Rexxx/Dewey is played in the film by four different Irish Terriers named Arwen, Frodo, Rohan and Stryder, named after the characters/location from The Lord of the Rings story.

The film was shot in Toronto and Hamilton, Ontario, Canada.

The building used to portray the fire station is located at 455 Cherry Street in Toronto. The garage section of the building was built specifically for the movie and was torn down after production. This area of Toronto has changed greatly since the movie was filmed.

==Release==

The film was filmed in 2005 but not released until April 4, 2007.

It grossed $3.8 million in its opening weekend for a 5-day total of $5.1 million.
Firehouse Dog grossed $13.9 million in the United States and $3.5 million in other countries for a worldwide total of $17.4 million.

==Home media==

The film was released on DVD on July 31, 2007.

==Reception==
Firehouse Dog received mainly mixed to negative reviews from film critics. From 81 critics, it garnered 37% positive reviews on the film-critic aggregate site Rotten Tomatoes. The site's consensus states: "Firehouse Dogs cute premise is ruined with endless fart and poop jokes, and an overlong run time." The film garnered a score of 43/100 on Metacritic from 20 reviews.
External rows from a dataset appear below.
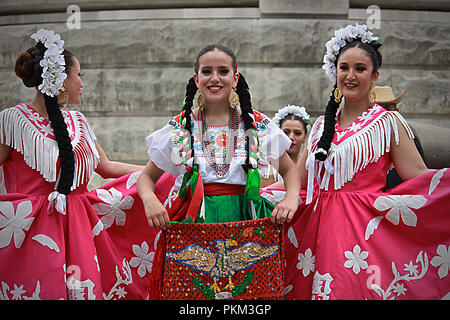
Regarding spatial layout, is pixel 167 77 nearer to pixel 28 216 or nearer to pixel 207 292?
pixel 28 216

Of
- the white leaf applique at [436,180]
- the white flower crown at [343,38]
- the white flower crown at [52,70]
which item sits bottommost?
the white leaf applique at [436,180]

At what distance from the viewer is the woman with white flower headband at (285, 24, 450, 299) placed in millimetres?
2828

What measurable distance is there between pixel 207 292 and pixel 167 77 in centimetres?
459

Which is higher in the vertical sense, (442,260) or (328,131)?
(328,131)

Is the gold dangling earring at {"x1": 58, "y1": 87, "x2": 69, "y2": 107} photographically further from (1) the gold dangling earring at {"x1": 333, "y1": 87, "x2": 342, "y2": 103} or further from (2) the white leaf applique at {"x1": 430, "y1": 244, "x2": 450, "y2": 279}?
(2) the white leaf applique at {"x1": 430, "y1": 244, "x2": 450, "y2": 279}

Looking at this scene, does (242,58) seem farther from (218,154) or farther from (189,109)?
(218,154)

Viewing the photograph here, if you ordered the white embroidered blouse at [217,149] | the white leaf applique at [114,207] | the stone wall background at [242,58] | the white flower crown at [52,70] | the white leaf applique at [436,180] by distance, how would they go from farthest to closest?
the stone wall background at [242,58] → the white leaf applique at [114,207] → the white flower crown at [52,70] → the white leaf applique at [436,180] → the white embroidered blouse at [217,149]

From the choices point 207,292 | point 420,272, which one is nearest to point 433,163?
point 420,272

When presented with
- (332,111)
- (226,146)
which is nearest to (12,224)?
(226,146)

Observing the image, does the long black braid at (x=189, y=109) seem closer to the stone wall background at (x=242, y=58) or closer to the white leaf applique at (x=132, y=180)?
the white leaf applique at (x=132, y=180)

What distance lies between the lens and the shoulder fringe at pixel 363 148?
294 cm

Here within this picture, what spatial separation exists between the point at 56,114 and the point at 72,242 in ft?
2.78

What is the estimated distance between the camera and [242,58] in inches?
263

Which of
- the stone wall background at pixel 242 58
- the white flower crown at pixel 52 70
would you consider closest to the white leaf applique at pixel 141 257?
the white flower crown at pixel 52 70
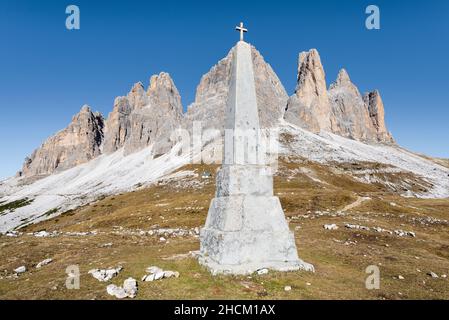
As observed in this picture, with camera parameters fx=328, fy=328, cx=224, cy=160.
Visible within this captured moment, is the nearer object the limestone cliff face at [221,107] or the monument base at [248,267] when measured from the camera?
the monument base at [248,267]

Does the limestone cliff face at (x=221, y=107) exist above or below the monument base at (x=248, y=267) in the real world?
above

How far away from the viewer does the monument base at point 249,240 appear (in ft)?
49.4

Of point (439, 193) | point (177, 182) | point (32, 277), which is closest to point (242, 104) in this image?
point (32, 277)

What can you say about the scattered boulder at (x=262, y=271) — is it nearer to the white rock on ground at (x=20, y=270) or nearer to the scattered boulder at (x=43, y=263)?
the scattered boulder at (x=43, y=263)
Justin Chang of Variety called it, "A likable but ungainly mutt of a movie". Ty Burr in The Boston Globe found "the human scenes in Firehouse Dog are perfectly acceptable on the level of a heartwarming family B-movie" but "that dog—or, rather, that digitally enhanced replicant—is just plain creepy". While Carrie Rickey of The Philadelphia Inquirer called it "a touching, family-friendly entertainment about a dog and his boy",

Chris Kaltenbach of The Baltimore Sun felt it was "too busy being inspirational and cuddly to be funny or pointed" and "plays out as though its plot was stuck in molasses". Frank Lovece of Film Journal International capped his review by suggesting that, "Firehouse Dog should be put to sleep before it can do the same to audiences". Michael Phillips of the Chicago Tribune (April 11, 2007) says: "Once it figures out it is more drama than comedy, "Firehouse Dog" exceeds your limited expectations....While the movie's ad campaign suggests wacky antics all the way, a surprisingly affecting and well-acted father/son relationship develops."